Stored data
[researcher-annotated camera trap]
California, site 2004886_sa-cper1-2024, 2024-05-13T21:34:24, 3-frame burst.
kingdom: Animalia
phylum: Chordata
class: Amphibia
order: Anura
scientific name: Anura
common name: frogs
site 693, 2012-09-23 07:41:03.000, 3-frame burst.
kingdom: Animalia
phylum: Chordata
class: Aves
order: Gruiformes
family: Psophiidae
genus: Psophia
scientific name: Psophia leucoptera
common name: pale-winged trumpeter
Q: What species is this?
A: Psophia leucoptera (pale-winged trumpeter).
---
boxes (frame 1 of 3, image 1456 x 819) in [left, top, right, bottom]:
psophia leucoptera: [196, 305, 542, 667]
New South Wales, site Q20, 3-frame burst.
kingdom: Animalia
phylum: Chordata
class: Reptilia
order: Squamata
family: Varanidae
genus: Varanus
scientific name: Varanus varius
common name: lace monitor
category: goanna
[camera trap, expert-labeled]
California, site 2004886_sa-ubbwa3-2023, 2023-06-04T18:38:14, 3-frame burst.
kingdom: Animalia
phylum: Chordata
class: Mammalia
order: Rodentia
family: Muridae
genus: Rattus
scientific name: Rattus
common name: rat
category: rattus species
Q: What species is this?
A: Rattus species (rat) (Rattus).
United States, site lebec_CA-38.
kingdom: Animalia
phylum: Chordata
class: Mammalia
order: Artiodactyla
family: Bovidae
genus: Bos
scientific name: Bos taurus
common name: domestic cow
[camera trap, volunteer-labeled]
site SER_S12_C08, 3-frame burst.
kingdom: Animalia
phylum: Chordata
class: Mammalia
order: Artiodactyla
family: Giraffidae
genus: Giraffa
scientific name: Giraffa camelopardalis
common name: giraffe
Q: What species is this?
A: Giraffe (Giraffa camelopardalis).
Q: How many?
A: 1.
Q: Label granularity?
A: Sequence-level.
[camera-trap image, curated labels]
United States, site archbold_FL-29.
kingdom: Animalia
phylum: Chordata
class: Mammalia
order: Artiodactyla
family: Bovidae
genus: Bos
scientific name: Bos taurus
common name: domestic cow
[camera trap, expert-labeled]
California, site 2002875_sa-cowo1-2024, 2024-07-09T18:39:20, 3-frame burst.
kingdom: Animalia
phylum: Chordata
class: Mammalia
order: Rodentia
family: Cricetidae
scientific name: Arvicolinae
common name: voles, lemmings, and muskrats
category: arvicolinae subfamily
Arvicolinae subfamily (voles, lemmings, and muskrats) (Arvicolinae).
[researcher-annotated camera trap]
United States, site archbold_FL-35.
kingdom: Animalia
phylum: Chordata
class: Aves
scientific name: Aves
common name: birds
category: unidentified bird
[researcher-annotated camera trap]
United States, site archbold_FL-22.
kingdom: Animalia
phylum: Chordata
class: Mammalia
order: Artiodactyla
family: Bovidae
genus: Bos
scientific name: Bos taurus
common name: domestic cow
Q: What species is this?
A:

■ WHAT TO WORK ON ■
What is needed is an exact copy of all the data above.

■ RESPONSE AREA ■
[researcher-annotated camera trap]
California, site 2004886_sa-cper1-2024, 2024-05-13T21:34:24, 3-frame burst.
kingdom: Animalia
phylum: Chordata
class: Amphibia
order: Anura
scientific name: Anura
common name: frogs
site 693, 2012-09-23 07:41:03.000, 3-frame burst.
kingdom: Animalia
phylum: Chordata
class: Aves
order: Gruiformes
family: Psophiidae
genus: Psophia
scientific name: Psophia leucoptera
common name: pale-winged trumpeter
Q: What species is this?
A: Psophia leucoptera (pale-winged trumpeter).
---
boxes (frame 1 of 3, image 1456 x 819) in [left, top, right, bottom]:
psophia leucoptera: [196, 305, 542, 667]
New South Wales, site Q20, 3-frame burst.
kingdom: Animalia
phylum: Chordata
class: Reptilia
order: Squamata
family: Varanidae
genus: Varanus
scientific name: Varanus varius
common name: lace monitor
category: goanna
[camera trap, expert-labeled]
California, site 2004886_sa-ubbwa3-2023, 2023-06-04T18:38:14, 3-frame burst.
kingdom: Animalia
phylum: Chordata
class: Mammalia
order: Rodentia
family: Muridae
genus: Rattus
scientific name: Rattus
common name: rat
category: rattus species
Q: What species is this?
A: Rattus species (rat) (Rattus).
United States, site lebec_CA-38.
kingdom: Animalia
phylum: Chordata
class: Mammalia
order: Artiodactyla
family: Bovidae
genus: Bos
scientific name: Bos taurus
common name: domestic cow
[camera trap, volunteer-labeled]
site SER_S12_C08, 3-frame burst.
kingdom: Animalia
phylum: Chordata
class: Mammalia
order: Artiodactyla
family: Giraffidae
genus: Giraffa
scientific name: Giraffa camelopardalis
common name: giraffe
Q: What species is this?
A: Giraffe (Giraffa camelopardalis).
Q: How many?
A: 1.
Q: Label granularity?
A: Sequence-level.
[camera-trap image, curated labels]
United States, site archbold_FL-29.
kingdom: Animalia
phylum: Chordata
class: Mammalia
order: Artiodactyla
family: Bovidae
genus: Bos
scientific name: Bos taurus
common name: domestic cow
[camera trap, expert-labeled]
California, site 2002875_sa-cowo1-2024, 2024-07-09T18:39:20, 3-frame burst.
kingdom: Animalia
phylum: Chordata
class: Mammalia
order: Rodentia
family: Cricetidae
scientific name: Arvicolinae
common name: voles, lemmings, and muskrats
category: arvicolinae subfamily
Arvicolinae subfamily (voles, lemmings, and muskrats) (Arvicolinae).
[researcher-annotated camera trap]
United States, site archbold_FL-35.
kingdom: Animalia
phylum: Chordata
class: Aves
scientific name: Aves
common name: birds
category: unidentified bird
[researcher-annotated camera trap]
United States, site archbold_FL-22.
kingdom: Animalia
phylum: Chordata
class: Mammalia
order: Artiodactyla
family: Bovidae
genus: Bos
scientific name: Bos taurus
common name: domestic cow
Q: What species is this?
A:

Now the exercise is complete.